Wenn der Wald Autos rettet

5. Oktober 2021

Autokonzerne überbieten sich mit Projekten zur CO2-Kompensation, um Fahrzeuge klimaneutral zu verkaufen. Aber nicht alle Projekte halten, was sie versprechen.


Es klingt einfach zu verlockend: Das neue Elektroauto, das Sie heute kaufen, kommt CO2-neutral auf die Straße – so das Versprechen. Der CO2-Rucksack aus der Batterieproduktion? Kompensiert. Die negative CO2-Bilanz aus der Produktion in der Fabrik? Kompensiert. Die CO2-Ausstöße der Lieferketten? Kompensiert.


Die Grundlage für diesen „CO2-Ausgleich“ stammt aus dem Jahr 2005. Um den Treibhausgasausstoß der EU zu senken, wurde das sogenannte Emissionshandelssystem (EU-ETS) eingerichtet. Es sieht vor, dass bestimmte Unternehmen für den Ausstoß von Kohlendioxid, Lachgas und perfluorierten Kohlenwasserstoffen Verschmutzungszertifikate brauchen, die sie entweder ersteigern müssen oder kostenlos zugeteilt bekommen.


Übersetzt heißt das: Ein Autokonzern lässt zum Beispiel von einem darauf spezialisierten anderen Unternehmen einen riesigen Wald an einem entlegenen Platz dieser Welt pflanzen – Beispiele gibt es genug.


Dieser neue Wald entzieht der Atmosphäre dann – zum Beispiel – Millionen Tonnen CO2, diesen Wert kann man berechnen.
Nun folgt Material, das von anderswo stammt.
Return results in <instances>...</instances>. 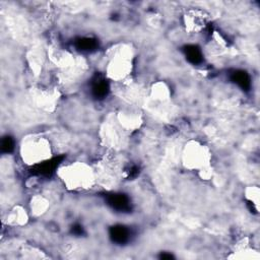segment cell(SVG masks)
Returning a JSON list of instances; mask_svg holds the SVG:
<instances>
[{
	"instance_id": "2",
	"label": "cell",
	"mask_w": 260,
	"mask_h": 260,
	"mask_svg": "<svg viewBox=\"0 0 260 260\" xmlns=\"http://www.w3.org/2000/svg\"><path fill=\"white\" fill-rule=\"evenodd\" d=\"M19 152L21 159L26 165L45 162L52 156V148L49 140L41 135H27L20 143Z\"/></svg>"
},
{
	"instance_id": "1",
	"label": "cell",
	"mask_w": 260,
	"mask_h": 260,
	"mask_svg": "<svg viewBox=\"0 0 260 260\" xmlns=\"http://www.w3.org/2000/svg\"><path fill=\"white\" fill-rule=\"evenodd\" d=\"M58 176L64 186L73 191L88 190L95 183V172L90 166L82 161L62 166L58 170Z\"/></svg>"
},
{
	"instance_id": "6",
	"label": "cell",
	"mask_w": 260,
	"mask_h": 260,
	"mask_svg": "<svg viewBox=\"0 0 260 260\" xmlns=\"http://www.w3.org/2000/svg\"><path fill=\"white\" fill-rule=\"evenodd\" d=\"M49 207V201L41 195H37L34 198H31L30 201V210L34 215H42L46 212V210Z\"/></svg>"
},
{
	"instance_id": "7",
	"label": "cell",
	"mask_w": 260,
	"mask_h": 260,
	"mask_svg": "<svg viewBox=\"0 0 260 260\" xmlns=\"http://www.w3.org/2000/svg\"><path fill=\"white\" fill-rule=\"evenodd\" d=\"M27 220V214L21 207H15L8 215V221L11 224H23Z\"/></svg>"
},
{
	"instance_id": "3",
	"label": "cell",
	"mask_w": 260,
	"mask_h": 260,
	"mask_svg": "<svg viewBox=\"0 0 260 260\" xmlns=\"http://www.w3.org/2000/svg\"><path fill=\"white\" fill-rule=\"evenodd\" d=\"M211 154L207 146L197 142L189 141L185 144L182 152V162L189 170L201 172L210 168Z\"/></svg>"
},
{
	"instance_id": "5",
	"label": "cell",
	"mask_w": 260,
	"mask_h": 260,
	"mask_svg": "<svg viewBox=\"0 0 260 260\" xmlns=\"http://www.w3.org/2000/svg\"><path fill=\"white\" fill-rule=\"evenodd\" d=\"M118 120H119V123L122 126V128H124L126 130L135 129L136 127H138V125L140 123L139 116L136 113H132V112L120 113Z\"/></svg>"
},
{
	"instance_id": "4",
	"label": "cell",
	"mask_w": 260,
	"mask_h": 260,
	"mask_svg": "<svg viewBox=\"0 0 260 260\" xmlns=\"http://www.w3.org/2000/svg\"><path fill=\"white\" fill-rule=\"evenodd\" d=\"M132 69L131 63V51L129 48H120L112 56L108 66V76L116 81L126 78Z\"/></svg>"
},
{
	"instance_id": "8",
	"label": "cell",
	"mask_w": 260,
	"mask_h": 260,
	"mask_svg": "<svg viewBox=\"0 0 260 260\" xmlns=\"http://www.w3.org/2000/svg\"><path fill=\"white\" fill-rule=\"evenodd\" d=\"M152 94L154 96L155 100H159V101H166L169 99V88L167 87V85L165 83H156L153 88H152Z\"/></svg>"
}]
</instances>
Im Gegenzug erhalten die Autokonzerne dann sogenannte CO2-Zertifikate, die ihren CO2-Ausstoß kompensieren, also ausgleichen. In der Folge kann mit diesem Ausgleich ein neues E-Auto als klimaneutral und CO2-neutral bezeichnet werden. Obwohl die Batterieproduktion, die Autoproduktion und die globalen Lieferketten nach wie vor eine negative CO2-Bilanz aufweisen.
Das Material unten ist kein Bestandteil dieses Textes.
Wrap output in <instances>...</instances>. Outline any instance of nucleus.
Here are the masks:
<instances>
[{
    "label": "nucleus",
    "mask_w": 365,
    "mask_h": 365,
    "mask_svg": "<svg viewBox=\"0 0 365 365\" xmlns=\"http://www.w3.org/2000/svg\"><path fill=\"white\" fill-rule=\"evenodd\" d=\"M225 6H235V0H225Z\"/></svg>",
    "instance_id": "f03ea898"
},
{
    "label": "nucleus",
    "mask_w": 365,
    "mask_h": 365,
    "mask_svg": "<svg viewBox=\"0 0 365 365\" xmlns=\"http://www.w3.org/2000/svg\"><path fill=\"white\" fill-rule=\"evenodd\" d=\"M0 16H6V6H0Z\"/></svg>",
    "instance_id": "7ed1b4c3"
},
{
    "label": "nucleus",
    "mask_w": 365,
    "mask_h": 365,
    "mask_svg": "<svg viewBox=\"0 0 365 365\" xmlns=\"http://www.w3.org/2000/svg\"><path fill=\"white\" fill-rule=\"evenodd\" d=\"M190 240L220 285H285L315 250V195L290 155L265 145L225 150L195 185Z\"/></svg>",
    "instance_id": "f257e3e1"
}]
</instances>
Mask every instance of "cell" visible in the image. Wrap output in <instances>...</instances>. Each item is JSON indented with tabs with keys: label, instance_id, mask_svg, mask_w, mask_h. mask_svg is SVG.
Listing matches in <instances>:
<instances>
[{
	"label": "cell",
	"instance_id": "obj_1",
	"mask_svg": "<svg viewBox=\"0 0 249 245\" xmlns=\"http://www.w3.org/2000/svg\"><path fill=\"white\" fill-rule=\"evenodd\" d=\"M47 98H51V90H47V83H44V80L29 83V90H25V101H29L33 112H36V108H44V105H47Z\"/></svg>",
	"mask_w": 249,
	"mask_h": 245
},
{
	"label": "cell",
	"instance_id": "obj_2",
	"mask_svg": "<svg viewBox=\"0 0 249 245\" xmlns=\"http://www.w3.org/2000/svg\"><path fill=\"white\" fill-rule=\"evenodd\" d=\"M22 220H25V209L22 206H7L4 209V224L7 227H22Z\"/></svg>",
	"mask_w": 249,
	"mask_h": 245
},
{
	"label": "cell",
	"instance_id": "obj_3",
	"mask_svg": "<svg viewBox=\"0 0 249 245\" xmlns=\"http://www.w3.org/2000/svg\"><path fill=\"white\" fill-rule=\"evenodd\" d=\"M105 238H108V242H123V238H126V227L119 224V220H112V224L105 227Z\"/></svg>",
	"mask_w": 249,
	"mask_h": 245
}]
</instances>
Alles gut, oder? Mitnichten. Es gibt nämlich auch Projekte, die sich zumindest hinterfragenswert oder als Luftnummer erweisen. Außerdem sind diese für Konsumenten nicht immer lückenlos nachvollziehbar.


Die CO2-Rechnung geht ja erst dann auf, wenn das Projekt hält. Aber weltweit ist der Zertifikatshandel zu einem Milliardengeschäft geworden, das immer unübersichtlicher wird. Einige Autokonzerne mussten Projekte zum CO2-Ausgleich sogar stoppen. Weil von den darauf spezialisierten Unternehmen Umwelt-Vorgaben nicht erfüllt oder die Versprechungen nicht eingehalten wurden.
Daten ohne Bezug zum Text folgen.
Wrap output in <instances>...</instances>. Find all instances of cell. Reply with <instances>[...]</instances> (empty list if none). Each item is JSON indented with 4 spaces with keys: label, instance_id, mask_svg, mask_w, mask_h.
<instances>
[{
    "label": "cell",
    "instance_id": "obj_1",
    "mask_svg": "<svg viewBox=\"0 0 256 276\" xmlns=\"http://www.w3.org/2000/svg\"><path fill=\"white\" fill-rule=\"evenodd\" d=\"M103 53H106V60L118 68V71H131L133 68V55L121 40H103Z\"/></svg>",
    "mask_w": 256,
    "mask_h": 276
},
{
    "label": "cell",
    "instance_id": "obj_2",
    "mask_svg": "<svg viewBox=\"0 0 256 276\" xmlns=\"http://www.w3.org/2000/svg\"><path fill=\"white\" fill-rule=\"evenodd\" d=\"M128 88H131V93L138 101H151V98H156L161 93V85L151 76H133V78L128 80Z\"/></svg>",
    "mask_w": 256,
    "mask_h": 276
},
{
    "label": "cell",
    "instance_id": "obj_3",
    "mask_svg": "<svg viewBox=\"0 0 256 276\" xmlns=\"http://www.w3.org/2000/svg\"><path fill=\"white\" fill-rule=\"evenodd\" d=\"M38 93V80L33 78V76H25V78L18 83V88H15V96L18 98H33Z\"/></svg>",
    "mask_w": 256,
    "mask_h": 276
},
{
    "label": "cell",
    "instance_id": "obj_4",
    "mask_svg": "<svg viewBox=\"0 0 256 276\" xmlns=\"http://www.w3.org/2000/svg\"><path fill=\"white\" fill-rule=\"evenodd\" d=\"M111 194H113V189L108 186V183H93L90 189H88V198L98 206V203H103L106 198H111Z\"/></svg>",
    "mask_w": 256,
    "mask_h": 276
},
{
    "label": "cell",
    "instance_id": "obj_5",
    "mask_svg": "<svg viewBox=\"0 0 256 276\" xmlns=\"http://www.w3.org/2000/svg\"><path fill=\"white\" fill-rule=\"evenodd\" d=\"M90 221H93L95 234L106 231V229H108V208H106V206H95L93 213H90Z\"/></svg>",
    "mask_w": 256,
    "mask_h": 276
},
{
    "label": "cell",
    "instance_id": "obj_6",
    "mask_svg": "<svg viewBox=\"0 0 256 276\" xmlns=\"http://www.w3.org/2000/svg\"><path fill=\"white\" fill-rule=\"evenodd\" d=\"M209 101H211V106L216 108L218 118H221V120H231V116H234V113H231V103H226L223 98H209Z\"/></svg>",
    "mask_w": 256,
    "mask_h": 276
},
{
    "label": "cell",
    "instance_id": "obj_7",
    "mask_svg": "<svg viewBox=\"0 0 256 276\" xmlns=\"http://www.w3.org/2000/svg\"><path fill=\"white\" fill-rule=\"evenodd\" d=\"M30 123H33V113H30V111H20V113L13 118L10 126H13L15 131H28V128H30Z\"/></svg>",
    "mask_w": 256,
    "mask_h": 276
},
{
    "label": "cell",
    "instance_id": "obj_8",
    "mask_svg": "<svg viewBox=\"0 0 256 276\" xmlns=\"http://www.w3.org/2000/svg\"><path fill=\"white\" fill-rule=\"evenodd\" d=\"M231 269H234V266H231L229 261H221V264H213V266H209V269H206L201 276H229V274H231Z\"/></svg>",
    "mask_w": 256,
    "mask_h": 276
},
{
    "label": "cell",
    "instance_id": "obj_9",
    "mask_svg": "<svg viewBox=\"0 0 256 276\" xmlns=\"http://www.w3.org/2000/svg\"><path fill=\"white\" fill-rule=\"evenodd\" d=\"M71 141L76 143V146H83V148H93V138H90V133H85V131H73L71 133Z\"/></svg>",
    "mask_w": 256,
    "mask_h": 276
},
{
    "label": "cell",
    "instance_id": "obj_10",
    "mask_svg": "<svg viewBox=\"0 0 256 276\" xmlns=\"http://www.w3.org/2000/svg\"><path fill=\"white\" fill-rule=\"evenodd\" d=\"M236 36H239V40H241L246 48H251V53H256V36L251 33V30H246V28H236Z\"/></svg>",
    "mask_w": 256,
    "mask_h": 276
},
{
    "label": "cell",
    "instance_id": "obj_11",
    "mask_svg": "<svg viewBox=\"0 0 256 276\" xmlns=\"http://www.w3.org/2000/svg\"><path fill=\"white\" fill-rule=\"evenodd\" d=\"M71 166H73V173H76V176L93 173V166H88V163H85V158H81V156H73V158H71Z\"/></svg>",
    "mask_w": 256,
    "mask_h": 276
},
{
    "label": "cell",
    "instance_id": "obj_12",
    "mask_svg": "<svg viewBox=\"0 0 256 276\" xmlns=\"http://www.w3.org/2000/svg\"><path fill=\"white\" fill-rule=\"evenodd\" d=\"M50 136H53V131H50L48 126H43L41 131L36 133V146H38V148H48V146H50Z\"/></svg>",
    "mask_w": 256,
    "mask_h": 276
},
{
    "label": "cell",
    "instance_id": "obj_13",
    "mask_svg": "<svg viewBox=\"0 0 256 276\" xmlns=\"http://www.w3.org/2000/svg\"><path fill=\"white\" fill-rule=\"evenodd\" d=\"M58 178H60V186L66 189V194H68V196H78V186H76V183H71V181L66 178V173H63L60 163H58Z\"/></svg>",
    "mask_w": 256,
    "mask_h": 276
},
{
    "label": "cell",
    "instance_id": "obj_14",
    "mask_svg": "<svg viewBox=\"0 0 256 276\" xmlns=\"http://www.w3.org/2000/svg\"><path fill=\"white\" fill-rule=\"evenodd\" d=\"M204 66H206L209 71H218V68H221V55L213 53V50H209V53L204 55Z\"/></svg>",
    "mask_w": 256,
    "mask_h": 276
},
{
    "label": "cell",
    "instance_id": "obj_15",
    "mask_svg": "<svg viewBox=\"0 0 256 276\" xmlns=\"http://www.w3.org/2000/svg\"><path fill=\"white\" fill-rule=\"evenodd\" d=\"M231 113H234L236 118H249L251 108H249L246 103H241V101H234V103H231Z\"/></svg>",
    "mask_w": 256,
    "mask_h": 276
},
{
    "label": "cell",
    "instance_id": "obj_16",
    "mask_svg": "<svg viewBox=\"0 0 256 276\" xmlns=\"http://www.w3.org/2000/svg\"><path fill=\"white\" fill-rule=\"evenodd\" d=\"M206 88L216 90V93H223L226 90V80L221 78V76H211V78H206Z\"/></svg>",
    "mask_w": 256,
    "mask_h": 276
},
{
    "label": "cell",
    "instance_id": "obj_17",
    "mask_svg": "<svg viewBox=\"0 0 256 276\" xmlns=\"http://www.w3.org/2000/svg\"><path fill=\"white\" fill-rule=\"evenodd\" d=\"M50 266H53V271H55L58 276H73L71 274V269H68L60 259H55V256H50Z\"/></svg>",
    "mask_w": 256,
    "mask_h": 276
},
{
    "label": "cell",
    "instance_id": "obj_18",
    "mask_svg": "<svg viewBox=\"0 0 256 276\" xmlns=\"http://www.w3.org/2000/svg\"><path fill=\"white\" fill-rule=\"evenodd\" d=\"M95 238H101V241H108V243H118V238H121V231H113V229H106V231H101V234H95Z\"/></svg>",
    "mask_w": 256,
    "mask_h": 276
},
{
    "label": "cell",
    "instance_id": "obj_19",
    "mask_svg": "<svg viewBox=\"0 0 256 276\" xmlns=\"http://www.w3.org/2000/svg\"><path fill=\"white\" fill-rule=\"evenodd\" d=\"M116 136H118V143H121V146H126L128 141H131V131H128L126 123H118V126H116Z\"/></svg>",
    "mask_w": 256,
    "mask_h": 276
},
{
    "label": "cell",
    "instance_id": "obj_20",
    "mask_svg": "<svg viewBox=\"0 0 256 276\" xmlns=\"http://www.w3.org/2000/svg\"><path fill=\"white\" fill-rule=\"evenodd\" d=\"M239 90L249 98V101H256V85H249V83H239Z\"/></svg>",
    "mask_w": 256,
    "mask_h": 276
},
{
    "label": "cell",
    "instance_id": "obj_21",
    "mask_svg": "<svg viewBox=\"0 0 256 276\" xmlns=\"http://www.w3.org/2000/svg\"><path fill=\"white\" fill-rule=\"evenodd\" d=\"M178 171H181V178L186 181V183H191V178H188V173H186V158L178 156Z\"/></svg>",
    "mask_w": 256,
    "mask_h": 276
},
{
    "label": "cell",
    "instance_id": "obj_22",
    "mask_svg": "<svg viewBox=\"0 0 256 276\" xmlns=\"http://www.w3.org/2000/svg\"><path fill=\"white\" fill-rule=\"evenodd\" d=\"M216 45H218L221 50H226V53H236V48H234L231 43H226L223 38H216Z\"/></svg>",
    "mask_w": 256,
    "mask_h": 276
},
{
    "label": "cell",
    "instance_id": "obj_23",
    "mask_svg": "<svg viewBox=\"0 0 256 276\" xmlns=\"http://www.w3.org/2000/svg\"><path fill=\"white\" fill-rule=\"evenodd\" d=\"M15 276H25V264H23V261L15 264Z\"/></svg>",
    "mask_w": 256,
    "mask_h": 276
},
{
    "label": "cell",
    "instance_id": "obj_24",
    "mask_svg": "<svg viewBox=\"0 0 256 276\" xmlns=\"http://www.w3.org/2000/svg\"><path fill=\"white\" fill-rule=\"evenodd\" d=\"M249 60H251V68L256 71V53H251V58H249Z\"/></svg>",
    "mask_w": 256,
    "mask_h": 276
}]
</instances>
Einen ganz anderen, nachprüfbaren Weg hat zuletzt Fiat eingeschlagen: Mit dem größten Dachgarten Europas auf den Dächern der alten Fabrik Lingotto in Turin. Eine kleine, grüne Lunge, in einem ehemaligen Industriebetrieb. 40.000 Pflanzen, ein Park auf dem Dach mit 28 großen Inseln, die 7000 der insgesamt 27000 Quadratmeter einnehmen. 300 Pflanzenarten sind eingesetzt, mit lokalem Bezug. Und dieser riesige Dachgarten kann mit der CO2-Bilanz aus der Autoproduktion gegengerechnet werden – und das Projekt ist vor der Haustür, also kontrollierbar.